LAS VEGAS, NEVADA–This Ilokano couple has their own narratives that the novelist husband could write as odyssey, sans the Greek conflicts, but simply as an adventure with ups and downs, from poverty-stricken Ilocos to America where they have taken roots.

They both came from poor families in Northwestern Philippines. Norberto Bumanglag, Jr., 66, stopped schooling after graduating from high school in San Nicolas, Ilocos Norte and had to work in many jobs: as maker of parts of wheel carts, well-digger and as a farm hand.

His wife Erlinda Reyes, 63, of Vintar town in the same province was of humble origins. This was exacerbated when she and her siblings were bereft of hardy parents when they were young and had to fend for themselves.

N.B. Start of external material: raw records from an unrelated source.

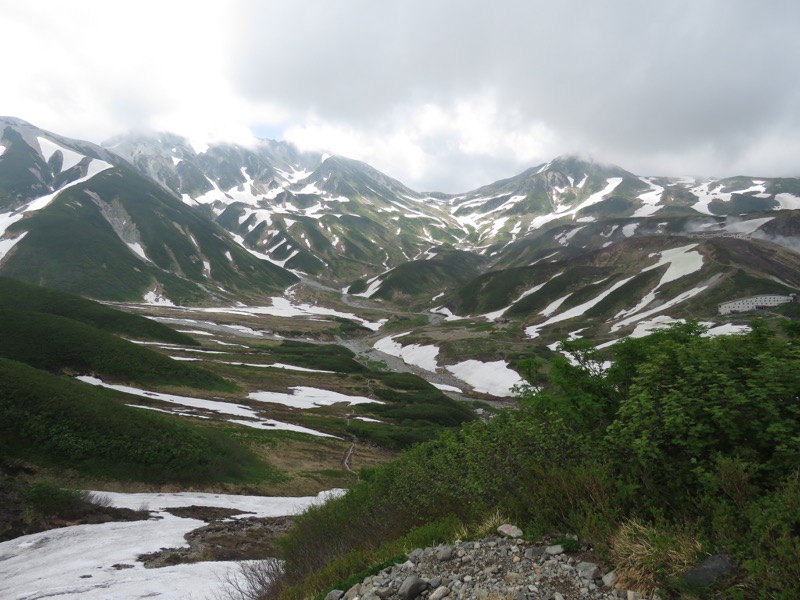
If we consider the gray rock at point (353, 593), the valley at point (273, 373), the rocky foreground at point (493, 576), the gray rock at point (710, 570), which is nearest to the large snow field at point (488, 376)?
the valley at point (273, 373)

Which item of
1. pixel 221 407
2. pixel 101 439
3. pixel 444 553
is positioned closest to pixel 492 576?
pixel 444 553

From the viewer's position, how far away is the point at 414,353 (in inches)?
4793

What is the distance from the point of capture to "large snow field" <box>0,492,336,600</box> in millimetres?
15938

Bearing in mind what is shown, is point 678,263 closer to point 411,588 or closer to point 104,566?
point 411,588

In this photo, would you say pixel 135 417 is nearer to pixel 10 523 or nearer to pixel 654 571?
pixel 10 523

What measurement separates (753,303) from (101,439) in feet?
403

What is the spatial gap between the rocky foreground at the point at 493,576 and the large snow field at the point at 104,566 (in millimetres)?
11016

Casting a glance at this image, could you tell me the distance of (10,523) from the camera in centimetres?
2156

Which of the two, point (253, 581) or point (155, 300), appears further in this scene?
point (155, 300)

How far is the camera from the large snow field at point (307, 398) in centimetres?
6544

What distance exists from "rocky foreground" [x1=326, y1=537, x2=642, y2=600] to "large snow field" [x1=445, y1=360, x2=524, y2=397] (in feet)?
255

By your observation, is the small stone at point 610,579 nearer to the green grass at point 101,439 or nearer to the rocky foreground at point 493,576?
the rocky foreground at point 493,576

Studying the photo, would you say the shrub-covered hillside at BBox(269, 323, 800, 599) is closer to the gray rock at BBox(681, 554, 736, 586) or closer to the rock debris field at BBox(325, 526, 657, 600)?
the gray rock at BBox(681, 554, 736, 586)

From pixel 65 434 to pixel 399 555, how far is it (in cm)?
3358
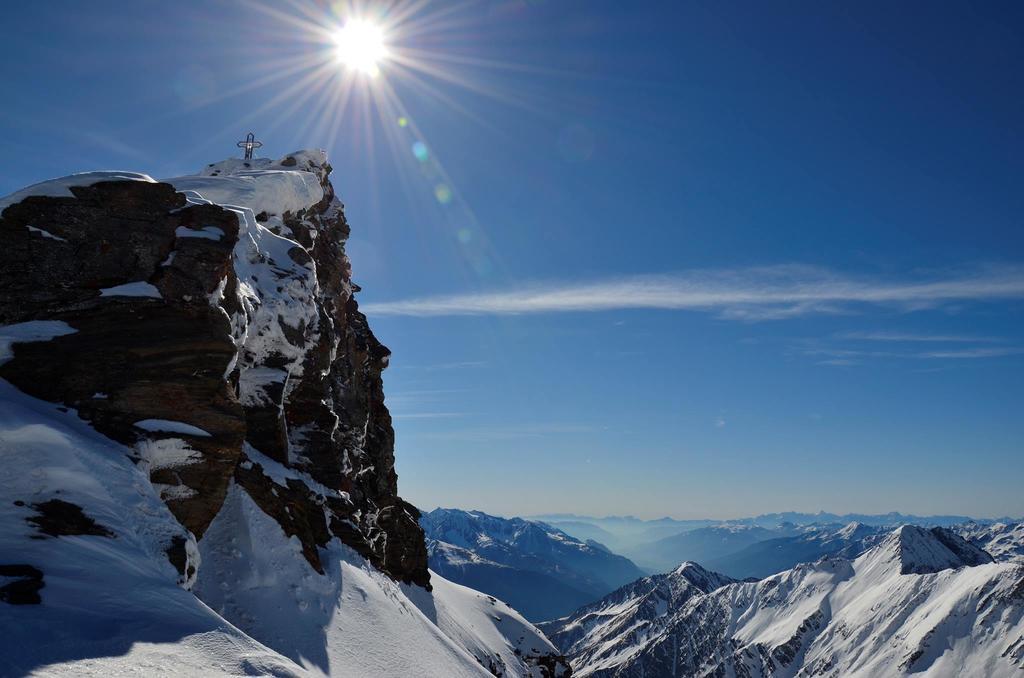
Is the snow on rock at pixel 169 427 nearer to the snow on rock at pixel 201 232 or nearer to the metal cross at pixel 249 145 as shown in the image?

But to be stuck in the same place and the same dire circumstances is a choice. Life is always a forward movement and the Bumanglag couple opted to flow with that living current.

That life-changing situation came when Jun, as friends call him, was petitioned by his mother and came to the so-called land of milk and honey. He became a factory worker in Hawaii.

One thing led to another until he was inducted as member of the United States Air Force. He then also petitioned his girl friend Erlinda when he was sworn in as an American citizen.

Earlier, in the Philippines, Jun, after completing a degree in Economics and Business Administration, major in Marketing, from the
Lyceum of the Philippines (now a university) worked as a drama scriptwriter of radio stations in Laoag City. He was also a mannurat
in Bannawag, the Ilokano weekly magazine.

There was no other job he could find in the province that would fit the college education he obtained. If there was a job available in the public service, you must have connections and you have to deal with unscrupulous politicians.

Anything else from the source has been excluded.